__GIVEN PROBLEM__. Copy every one of the items below word for word, keeping each line as it stands.

☆ ☆ ☆ ☆ ☆ ☆ ☆

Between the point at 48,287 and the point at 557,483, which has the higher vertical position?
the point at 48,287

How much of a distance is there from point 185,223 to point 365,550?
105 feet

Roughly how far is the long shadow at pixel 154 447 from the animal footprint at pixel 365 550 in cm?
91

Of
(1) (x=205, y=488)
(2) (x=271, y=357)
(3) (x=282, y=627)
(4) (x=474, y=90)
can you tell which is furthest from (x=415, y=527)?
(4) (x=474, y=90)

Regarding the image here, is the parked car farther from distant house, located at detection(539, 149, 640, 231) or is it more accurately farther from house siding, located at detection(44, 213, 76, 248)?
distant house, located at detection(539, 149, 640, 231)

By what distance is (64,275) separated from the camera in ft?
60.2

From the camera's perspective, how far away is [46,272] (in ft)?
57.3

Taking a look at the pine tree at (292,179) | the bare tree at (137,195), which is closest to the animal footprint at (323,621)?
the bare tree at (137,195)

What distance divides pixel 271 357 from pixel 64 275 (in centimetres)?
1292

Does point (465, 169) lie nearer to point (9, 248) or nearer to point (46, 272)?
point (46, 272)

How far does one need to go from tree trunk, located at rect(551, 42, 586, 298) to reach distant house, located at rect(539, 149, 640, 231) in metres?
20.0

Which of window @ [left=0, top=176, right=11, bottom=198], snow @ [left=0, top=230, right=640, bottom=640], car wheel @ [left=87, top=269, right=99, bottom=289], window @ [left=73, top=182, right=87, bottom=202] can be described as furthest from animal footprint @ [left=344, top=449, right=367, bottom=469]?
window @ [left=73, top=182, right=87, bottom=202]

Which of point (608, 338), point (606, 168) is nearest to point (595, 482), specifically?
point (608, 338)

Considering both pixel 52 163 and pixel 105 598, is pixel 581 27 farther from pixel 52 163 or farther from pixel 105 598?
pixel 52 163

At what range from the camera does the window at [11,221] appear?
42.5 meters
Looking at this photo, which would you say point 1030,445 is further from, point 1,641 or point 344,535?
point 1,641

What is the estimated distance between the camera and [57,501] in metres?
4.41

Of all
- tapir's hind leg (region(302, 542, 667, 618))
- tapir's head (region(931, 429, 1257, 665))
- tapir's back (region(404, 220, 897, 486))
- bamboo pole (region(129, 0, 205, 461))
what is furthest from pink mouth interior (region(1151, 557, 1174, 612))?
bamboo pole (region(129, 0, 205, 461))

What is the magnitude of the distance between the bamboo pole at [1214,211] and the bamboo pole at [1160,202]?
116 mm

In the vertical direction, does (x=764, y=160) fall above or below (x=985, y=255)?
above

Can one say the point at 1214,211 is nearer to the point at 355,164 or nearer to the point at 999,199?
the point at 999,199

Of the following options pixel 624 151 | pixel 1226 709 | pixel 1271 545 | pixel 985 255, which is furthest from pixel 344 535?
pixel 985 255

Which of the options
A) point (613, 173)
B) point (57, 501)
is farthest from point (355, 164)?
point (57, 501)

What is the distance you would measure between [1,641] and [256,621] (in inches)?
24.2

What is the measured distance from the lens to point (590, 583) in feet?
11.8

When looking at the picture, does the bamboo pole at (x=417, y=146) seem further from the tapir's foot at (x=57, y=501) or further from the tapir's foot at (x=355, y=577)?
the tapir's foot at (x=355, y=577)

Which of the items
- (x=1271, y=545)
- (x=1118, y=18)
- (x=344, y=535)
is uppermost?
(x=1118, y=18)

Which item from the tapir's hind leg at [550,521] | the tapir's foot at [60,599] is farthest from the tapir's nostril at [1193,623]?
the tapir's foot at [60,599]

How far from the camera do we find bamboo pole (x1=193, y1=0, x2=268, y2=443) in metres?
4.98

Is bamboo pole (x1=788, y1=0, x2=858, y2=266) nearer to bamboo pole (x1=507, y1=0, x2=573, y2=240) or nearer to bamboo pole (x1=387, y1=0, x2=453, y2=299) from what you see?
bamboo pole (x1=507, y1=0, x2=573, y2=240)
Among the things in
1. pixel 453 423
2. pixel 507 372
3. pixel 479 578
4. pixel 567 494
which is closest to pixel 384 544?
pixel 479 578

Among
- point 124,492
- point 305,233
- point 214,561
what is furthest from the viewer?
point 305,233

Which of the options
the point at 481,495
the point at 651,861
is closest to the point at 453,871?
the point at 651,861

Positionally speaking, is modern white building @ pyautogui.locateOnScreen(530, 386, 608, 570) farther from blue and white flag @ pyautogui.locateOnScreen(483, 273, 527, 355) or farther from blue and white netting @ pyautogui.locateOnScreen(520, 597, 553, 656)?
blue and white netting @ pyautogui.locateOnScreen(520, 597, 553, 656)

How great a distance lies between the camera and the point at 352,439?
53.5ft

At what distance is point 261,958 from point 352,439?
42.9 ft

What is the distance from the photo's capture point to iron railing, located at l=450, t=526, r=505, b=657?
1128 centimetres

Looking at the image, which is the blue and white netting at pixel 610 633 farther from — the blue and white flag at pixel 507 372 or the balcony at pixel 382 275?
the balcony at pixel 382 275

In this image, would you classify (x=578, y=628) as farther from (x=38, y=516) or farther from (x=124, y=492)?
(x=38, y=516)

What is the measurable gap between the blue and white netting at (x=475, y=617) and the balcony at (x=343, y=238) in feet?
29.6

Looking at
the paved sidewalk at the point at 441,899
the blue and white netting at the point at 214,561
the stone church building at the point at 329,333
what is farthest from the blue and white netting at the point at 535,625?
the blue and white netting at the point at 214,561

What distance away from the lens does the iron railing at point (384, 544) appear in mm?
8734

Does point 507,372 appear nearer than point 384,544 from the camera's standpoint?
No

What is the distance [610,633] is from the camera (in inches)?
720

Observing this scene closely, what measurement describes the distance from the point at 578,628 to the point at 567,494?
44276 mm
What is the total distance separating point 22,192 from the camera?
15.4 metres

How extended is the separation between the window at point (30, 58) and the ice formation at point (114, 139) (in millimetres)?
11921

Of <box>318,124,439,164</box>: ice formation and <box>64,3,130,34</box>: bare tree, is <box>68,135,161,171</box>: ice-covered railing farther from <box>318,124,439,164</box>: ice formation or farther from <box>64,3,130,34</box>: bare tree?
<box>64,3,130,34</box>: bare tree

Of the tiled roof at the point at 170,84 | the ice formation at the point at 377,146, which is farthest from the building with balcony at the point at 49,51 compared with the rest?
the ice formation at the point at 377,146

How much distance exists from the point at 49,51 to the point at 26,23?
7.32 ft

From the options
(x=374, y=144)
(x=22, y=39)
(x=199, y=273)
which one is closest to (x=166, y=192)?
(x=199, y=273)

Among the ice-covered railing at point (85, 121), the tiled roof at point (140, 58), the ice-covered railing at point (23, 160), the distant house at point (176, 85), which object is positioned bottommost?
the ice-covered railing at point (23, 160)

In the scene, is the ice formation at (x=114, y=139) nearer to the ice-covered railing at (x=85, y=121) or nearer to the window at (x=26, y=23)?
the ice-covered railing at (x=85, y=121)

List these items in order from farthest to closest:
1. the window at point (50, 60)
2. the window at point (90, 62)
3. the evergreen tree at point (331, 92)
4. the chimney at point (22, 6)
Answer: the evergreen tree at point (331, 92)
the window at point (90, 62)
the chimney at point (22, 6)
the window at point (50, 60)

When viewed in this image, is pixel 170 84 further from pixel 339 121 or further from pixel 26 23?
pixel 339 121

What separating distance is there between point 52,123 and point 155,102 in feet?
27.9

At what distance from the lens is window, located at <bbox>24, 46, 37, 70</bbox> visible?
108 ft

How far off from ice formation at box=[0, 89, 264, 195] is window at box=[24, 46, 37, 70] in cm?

☆ ☆ ☆ ☆ ☆ ☆ ☆

__RESPONSE__.
Between the point at 48,287 and the point at 557,483, which has the higher vertical position?
the point at 48,287

How much of a distance is there from point 185,223 to point 365,550?
105 feet

Roughly how far is the long shadow at pixel 154 447 from the animal footprint at pixel 365 550 in cm?
91

Of
(1) (x=205, y=488)
(2) (x=271, y=357)
(3) (x=282, y=627)
(4) (x=474, y=90)
can you tell which is furthest from (x=415, y=527)?
(4) (x=474, y=90)

Regarding the image here, is the parked car farther from distant house, located at detection(539, 149, 640, 231) or is it more accurately farther from house siding, located at detection(44, 213, 76, 248)?
distant house, located at detection(539, 149, 640, 231)

By what distance is (64,275) separated from the camera in ft?
60.2

From the camera's perspective, how far away is [46,272] (in ft)?
57.3

Taking a look at the pine tree at (292,179) | the bare tree at (137,195), which is closest to the animal footprint at (323,621)?
the bare tree at (137,195)

What distance divides pixel 271 357 from pixel 64 275 (in centimetres)?
1292

Does point (465, 169) lie nearer to point (9, 248) or nearer to point (46, 272)?
point (46, 272)

How far does one need to go from tree trunk, located at rect(551, 42, 586, 298) to reach distant house, located at rect(539, 149, 640, 231) in metres?
20.0

Which of window @ [left=0, top=176, right=11, bottom=198], snow @ [left=0, top=230, right=640, bottom=640], car wheel @ [left=87, top=269, right=99, bottom=289], window @ [left=73, top=182, right=87, bottom=202] can be described as furthest from animal footprint @ [left=344, top=449, right=367, bottom=469]?
window @ [left=73, top=182, right=87, bottom=202]

Which of point (608, 338), point (606, 168) is nearest to point (595, 482), specifically?
point (608, 338)

Considering both pixel 52 163 and pixel 105 598, is pixel 581 27 farther from pixel 52 163 or farther from pixel 105 598?
pixel 52 163

At what range from the camera does the window at [11,221] appear?
42.5 meters
Looking at this photo, which would you say point 1030,445 is further from, point 1,641 or point 344,535?
point 1,641

What is the estimated distance between the camera and [57,501] in metres?
4.41

Of all
- tapir's hind leg (region(302, 542, 667, 618))
- tapir's head (region(931, 429, 1257, 665))
- tapir's back (region(404, 220, 897, 486))
- bamboo pole (region(129, 0, 205, 461))
what is furthest from pink mouth interior (region(1151, 557, 1174, 612))?
bamboo pole (region(129, 0, 205, 461))

What is the magnitude of the distance between the bamboo pole at [1214,211] and the bamboo pole at [1160,202]?
116 mm

In the vertical direction, does (x=764, y=160) fall above or below (x=985, y=255)?
above

Can one say the point at 1214,211 is nearer to the point at 355,164 or nearer to the point at 999,199?
the point at 999,199

Of the following options pixel 624 151 | pixel 1226 709 | pixel 1271 545 | pixel 985 255, which is furthest from pixel 344 535?
pixel 985 255

Which of the options
A) point (613, 173)
B) point (57, 501)
is farthest from point (355, 164)?
point (57, 501)

What is the distance you would measure between [1,641] and [256,621] (in inches)?
24.2

What is the measured distance from the lens to point (590, 583) in feet?
11.8

When looking at the picture, does the bamboo pole at (x=417, y=146) seem further from the tapir's foot at (x=57, y=501) or further from the tapir's foot at (x=355, y=577)?
the tapir's foot at (x=355, y=577)

Which of the items
- (x=1271, y=545)
- (x=1118, y=18)
- (x=344, y=535)
is uppermost?
(x=1118, y=18)

Which item from the tapir's hind leg at [550,521] | the tapir's foot at [60,599] is farthest from the tapir's nostril at [1193,623]?
the tapir's foot at [60,599]

How far from the camera do we find bamboo pole (x1=193, y1=0, x2=268, y2=443) in metres?
4.98

Is bamboo pole (x1=788, y1=0, x2=858, y2=266) nearer to bamboo pole (x1=507, y1=0, x2=573, y2=240) or nearer to bamboo pole (x1=387, y1=0, x2=453, y2=299) from what you see?
bamboo pole (x1=507, y1=0, x2=573, y2=240)
Among the things in
1. pixel 453 423
2. pixel 507 372
3. pixel 479 578
4. pixel 567 494
which is closest to pixel 384 544?
pixel 479 578

Among
- point 124,492
- point 305,233
- point 214,561
what is furthest from the viewer?
point 305,233

Which of the options
the point at 481,495
the point at 651,861
is closest to the point at 453,871?
the point at 651,861

Positionally speaking, is modern white building @ pyautogui.locateOnScreen(530, 386, 608, 570) farther from blue and white flag @ pyautogui.locateOnScreen(483, 273, 527, 355) or farther from blue and white netting @ pyautogui.locateOnScreen(520, 597, 553, 656)?
blue and white netting @ pyautogui.locateOnScreen(520, 597, 553, 656)

How great a distance lies between the camera and the point at 352,439?
53.5ft

At what distance is point 261,958 from point 352,439?
42.9 ft

What is the distance from the photo's capture point to iron railing, located at l=450, t=526, r=505, b=657?
1128 centimetres

Looking at the image, which is the blue and white netting at pixel 610 633 farther from — the blue and white flag at pixel 507 372 or the balcony at pixel 382 275?
the balcony at pixel 382 275

In this image, would you classify (x=578, y=628) as farther from (x=38, y=516) or farther from (x=124, y=492)?
(x=38, y=516)

What is the measurable gap between the blue and white netting at (x=475, y=617) and the balcony at (x=343, y=238) in feet?
29.6

Looking at
the paved sidewalk at the point at 441,899
the blue and white netting at the point at 214,561
the stone church building at the point at 329,333
what is farthest from the blue and white netting at the point at 535,625?
the blue and white netting at the point at 214,561

What distance away from the lens does the iron railing at point (384, 544) appear in mm?
8734

Does point 507,372 appear nearer than point 384,544 from the camera's standpoint?
No

What is the distance [610,633] is from the camera (in inches)?
720

Observing this scene closely, what measurement describes the distance from the point at 578,628 to the point at 567,494?
44276 mm
What is the total distance separating point 22,192 from the camera?
15.4 metres

How extended is the separation between the window at point (30, 58) and the ice formation at point (114, 139) (in millimetres)?
11921

Of <box>318,124,439,164</box>: ice formation and <box>64,3,130,34</box>: bare tree, is <box>68,135,161,171</box>: ice-covered railing farther from <box>318,124,439,164</box>: ice formation or farther from <box>64,3,130,34</box>: bare tree?
<box>64,3,130,34</box>: bare tree

Of the tiled roof at the point at 170,84 | the ice formation at the point at 377,146, which is farthest from the building with balcony at the point at 49,51 compared with the rest?
the ice formation at the point at 377,146

How much distance exists from the point at 49,51 to the point at 26,23?
7.32 ft

From the options
(x=374, y=144)
(x=22, y=39)
(x=199, y=273)
which one is closest to (x=166, y=192)?
(x=199, y=273)

Among the ice-covered railing at point (85, 121), the tiled roof at point (140, 58), the ice-covered railing at point (23, 160), the distant house at point (176, 85), which object is positioned bottommost?
the ice-covered railing at point (23, 160)

In the scene, is the ice formation at (x=114, y=139) nearer to the ice-covered railing at (x=85, y=121) or nearer to the window at (x=26, y=23)?
the ice-covered railing at (x=85, y=121)

List these items in order from farthest to closest:
1. the window at point (50, 60)
2. the window at point (90, 62)
3. the evergreen tree at point (331, 92)
4. the chimney at point (22, 6)
Answer: the evergreen tree at point (331, 92)
the window at point (90, 62)
the chimney at point (22, 6)
the window at point (50, 60)

When viewed in this image, is pixel 170 84 further from pixel 339 121 or further from pixel 26 23?
pixel 339 121

What separating distance is there between point 52,123 and point 155,102 in feet?
27.9

At what distance from the lens is window, located at <bbox>24, 46, 37, 70</bbox> visible?
108 ft

How far off from ice formation at box=[0, 89, 264, 195] is window at box=[24, 46, 37, 70] in cm?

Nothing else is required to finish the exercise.